Re: Rename restrictedmem => guardedmem? (was: Re: [PATCH v10 0/9] KVM: mm: fd-based approach for supporting KVM)

From: Sean Christopherson
Date: Mon May 15 2023 - 19:47:07 EST


On Fri, May 05, 2023, Sean Christopherson wrote:
> On Fri, May 05, 2023, Ackerley Tng wrote:
> > One issue I’ve found so far is that the pointer to kvm (gmem->kvm) is
> > not cleaned up, and hence it is possible to crash the host kernel in the
> > following way
> >
> > 1. Create a KVM VM
> > 2. Create a guest mem fd on that VM
> > 3. Create a memslot with the guest mem fd (hence binding the fd to the
> > VM)
> > 4. Close/destroy the KVM VM
> > 5. Call fallocate(PUNCH_HOLE) on the guest mem fd, which uses gmem->kvm
> > when it tries to do invalidation.
> >
> > I then tried to clean up the gmem->kvm pointer during unbinding when the
> > KVM VM is destroyed.
> >
> > That works, but then I realized there’s a simpler way to use the pointer
> > after freeing:
> >
> > 1. Create a KVM VM
> > 2. Create a guest mem fd on that VM
> > 3. Close/destroy the KVM VM
> > 4. Call fallocate(PUNCH_HOLE) on the guest mem fd, which uses gmem->kvm
> > when it tries to do invalidation.
> >
> > Perhaps binding should mean setting the gmem->kvm pointer in addition to
> > gmem->bindings. This makes binding and unbinding symmetric and avoids
> > the use-after-frees described above.
>
> Hrm, that would work, though it's a bit convoluted, e.g. would require detecting
> when the last binding is being removed. A similar (also ugly) solution would be
> to nullify gmem->kvm when KVM dies.
>
> I don't love either approach idea because it means a file created in the context
> of a VM can outlive the VM itself, and then userspace ends up with a file descriptor
> that it can't do anything with except close(). I doubt that matters in practice
> though, e.g. when the VM dies, all memory can be freed so that the file ends up
> being little more than a shell. And if we go that route, there's no need to grab
> a reference to the file during bind, KVM can just grab a longterm reference when
> the file is initially created and then drop it when KVM dies (and nullifies gmem->kvm).
>
> Blech, another wart is that I believe gmem would need to do __module_get() during
> file creation to prevent kvm.ko from being unloaded after the last VM dies. Ah,
> but that'd also be true if we went with a system-scoped KVM ioctl(), so I suppose
> it's not _that_ ugly.
>
> Exchanging references (at binding or at creation) doesn't work, because that
> creates a circular dependency, i.e. gmem and KVM would pin each other.
>
> A "proper" refcounting approach, where the file pins KVM and not vice versa, gets
> nasty because of how KVM's memslots work. The least awful approach I can think of
> would be to delete the associated memslot(s) when the file is released, possibly
> via deferred work to avoid deadlock issues. Not the prettiest thing ever and in
> some ways that'd yield an even worse ABI.

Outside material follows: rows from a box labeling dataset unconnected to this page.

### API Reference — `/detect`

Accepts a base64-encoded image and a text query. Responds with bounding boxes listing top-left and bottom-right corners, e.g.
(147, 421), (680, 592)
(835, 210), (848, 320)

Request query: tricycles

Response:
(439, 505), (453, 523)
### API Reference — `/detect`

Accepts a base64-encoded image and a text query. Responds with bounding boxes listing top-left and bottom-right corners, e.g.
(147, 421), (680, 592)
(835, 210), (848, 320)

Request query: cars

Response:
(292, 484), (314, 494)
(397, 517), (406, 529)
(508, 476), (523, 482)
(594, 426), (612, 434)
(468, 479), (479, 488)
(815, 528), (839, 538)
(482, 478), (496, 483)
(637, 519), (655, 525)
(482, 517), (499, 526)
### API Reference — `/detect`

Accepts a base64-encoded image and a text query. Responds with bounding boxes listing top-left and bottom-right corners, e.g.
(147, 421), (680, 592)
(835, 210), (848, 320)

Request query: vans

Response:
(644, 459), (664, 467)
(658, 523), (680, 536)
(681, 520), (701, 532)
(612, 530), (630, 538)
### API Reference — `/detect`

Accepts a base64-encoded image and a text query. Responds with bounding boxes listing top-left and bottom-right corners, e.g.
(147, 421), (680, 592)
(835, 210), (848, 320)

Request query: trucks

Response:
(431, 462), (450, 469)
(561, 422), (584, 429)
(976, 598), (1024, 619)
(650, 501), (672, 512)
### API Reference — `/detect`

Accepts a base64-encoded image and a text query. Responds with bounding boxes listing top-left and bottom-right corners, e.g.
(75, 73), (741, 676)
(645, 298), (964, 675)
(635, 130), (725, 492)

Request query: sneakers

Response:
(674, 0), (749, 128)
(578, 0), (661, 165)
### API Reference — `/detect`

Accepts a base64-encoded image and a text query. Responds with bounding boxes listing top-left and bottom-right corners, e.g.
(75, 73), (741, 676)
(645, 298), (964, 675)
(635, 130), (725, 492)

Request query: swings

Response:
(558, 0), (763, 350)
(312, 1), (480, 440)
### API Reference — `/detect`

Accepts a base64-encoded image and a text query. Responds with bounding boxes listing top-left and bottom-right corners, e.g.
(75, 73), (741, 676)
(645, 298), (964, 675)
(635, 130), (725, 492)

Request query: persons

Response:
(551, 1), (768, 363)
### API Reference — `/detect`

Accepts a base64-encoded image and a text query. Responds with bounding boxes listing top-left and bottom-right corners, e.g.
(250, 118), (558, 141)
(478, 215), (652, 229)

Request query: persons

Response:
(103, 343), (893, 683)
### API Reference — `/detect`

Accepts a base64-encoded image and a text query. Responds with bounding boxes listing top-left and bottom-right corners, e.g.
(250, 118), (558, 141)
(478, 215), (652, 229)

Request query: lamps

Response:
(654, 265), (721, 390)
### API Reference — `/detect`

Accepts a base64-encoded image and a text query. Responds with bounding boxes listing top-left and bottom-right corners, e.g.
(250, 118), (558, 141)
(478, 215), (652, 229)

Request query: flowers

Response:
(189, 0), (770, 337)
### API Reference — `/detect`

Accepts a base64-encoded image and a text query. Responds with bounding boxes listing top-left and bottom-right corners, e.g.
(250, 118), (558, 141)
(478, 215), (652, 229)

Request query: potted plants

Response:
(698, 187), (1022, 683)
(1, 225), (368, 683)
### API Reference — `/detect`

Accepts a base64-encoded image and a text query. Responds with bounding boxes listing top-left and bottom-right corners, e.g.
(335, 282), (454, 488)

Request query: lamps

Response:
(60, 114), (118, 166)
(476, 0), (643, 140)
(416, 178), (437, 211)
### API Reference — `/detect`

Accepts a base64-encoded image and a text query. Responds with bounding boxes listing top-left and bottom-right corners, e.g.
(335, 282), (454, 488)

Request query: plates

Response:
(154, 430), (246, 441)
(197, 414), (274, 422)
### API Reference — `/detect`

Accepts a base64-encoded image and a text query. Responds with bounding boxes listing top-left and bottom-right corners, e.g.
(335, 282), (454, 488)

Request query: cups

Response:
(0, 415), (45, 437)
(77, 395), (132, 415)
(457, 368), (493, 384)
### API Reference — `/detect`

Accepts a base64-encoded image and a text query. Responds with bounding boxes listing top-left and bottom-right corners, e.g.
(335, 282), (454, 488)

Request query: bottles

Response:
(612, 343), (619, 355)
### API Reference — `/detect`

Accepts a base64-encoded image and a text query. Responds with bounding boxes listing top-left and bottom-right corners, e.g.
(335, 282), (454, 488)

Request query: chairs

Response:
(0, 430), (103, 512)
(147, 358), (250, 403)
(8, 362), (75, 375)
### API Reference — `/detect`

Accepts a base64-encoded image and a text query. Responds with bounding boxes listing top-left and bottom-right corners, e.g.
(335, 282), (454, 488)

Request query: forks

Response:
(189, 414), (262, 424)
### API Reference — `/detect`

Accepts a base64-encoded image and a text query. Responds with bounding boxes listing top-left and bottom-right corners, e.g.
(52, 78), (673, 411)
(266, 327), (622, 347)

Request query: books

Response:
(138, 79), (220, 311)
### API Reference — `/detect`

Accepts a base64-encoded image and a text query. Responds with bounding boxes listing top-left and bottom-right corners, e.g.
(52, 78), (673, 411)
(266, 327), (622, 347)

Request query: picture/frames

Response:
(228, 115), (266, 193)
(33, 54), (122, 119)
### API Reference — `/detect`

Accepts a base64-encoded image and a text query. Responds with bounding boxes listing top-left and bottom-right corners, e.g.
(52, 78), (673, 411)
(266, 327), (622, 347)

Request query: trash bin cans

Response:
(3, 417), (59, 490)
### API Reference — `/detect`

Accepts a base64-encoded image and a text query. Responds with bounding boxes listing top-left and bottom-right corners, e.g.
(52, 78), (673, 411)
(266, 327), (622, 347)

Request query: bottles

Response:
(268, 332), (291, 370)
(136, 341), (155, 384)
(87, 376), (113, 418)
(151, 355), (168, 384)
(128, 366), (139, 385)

Circling back to this. Pending testing, the "proper" refcounting approach seems
to be the way to go. KVM's existing memslots actually work this way, e.g. if
userspace does munmap() on an active memslot, KVM zaps any PTEs but the memslot
stays alive. A similar approach can be taken here, the only wrinkle is that the
association between gmem and the memslot is stronger than between VMAs and memslots,
specifically KVM binds the file and not simply the file descriptor. This is
necessary because not binding to an exact file would let userspace install a
different file at the file descriptor.

That's solvable without having to delete memslots though, e.g. by protecting the
file pointer in the memslot with RCU and directly bumping the refcount in the two
places where KVM needs to get at gmem (the file) via the memslot (unbind and
faulting in a page). E.g.

static struct file *kvm_gmem_get_file(struct kvm_memory_slot *slot)
{
struct file *file;

rcu_read_lock();

file = rcu_dereference(slot->gmem.file);
if (file && !get_file_rcu(file))
file = NULL;
rcu_read_unlock();

return file;
}

The gotcha is that ->release could race with memslot deletion, as kvm_gmem_unbind()
won't be able to differentiate between "file was deleted" and "file is currently
being deleted". That's easy enough to deal with though, kvm_gmem_release() can
take slots_lock to prevent the memslot from going away when nullifying and
invalidating ranges for the memslot.

> Side topic, there's a second bug (and probably more lurking): kvm_swap_active_memslots()'s
> call to synchronize_srcu_expedited() is done _before_ the call to kvm_gmem_unbind(),
> i.e. doesn't wait for readers in kvm_gmem_invalidate_begin() to go away. The easy
> solution for that one is to add another synchronize_srcu_expedited() after unbinding.

There's a bug here, but not the one I pointed out. Acquiring kvm->srcu doesn't
provide any protection, the binding already has a pointer to the memslot, i.e.
isn't doing an SRCU-protected lookup in the memslots. The actual protection is
provided by the filemap invalidate lock, which prevents unbinding a memslot until
all invalidations complete, i.e. acquiring kvm->srcu in the punch hole path is
completely unnecessary.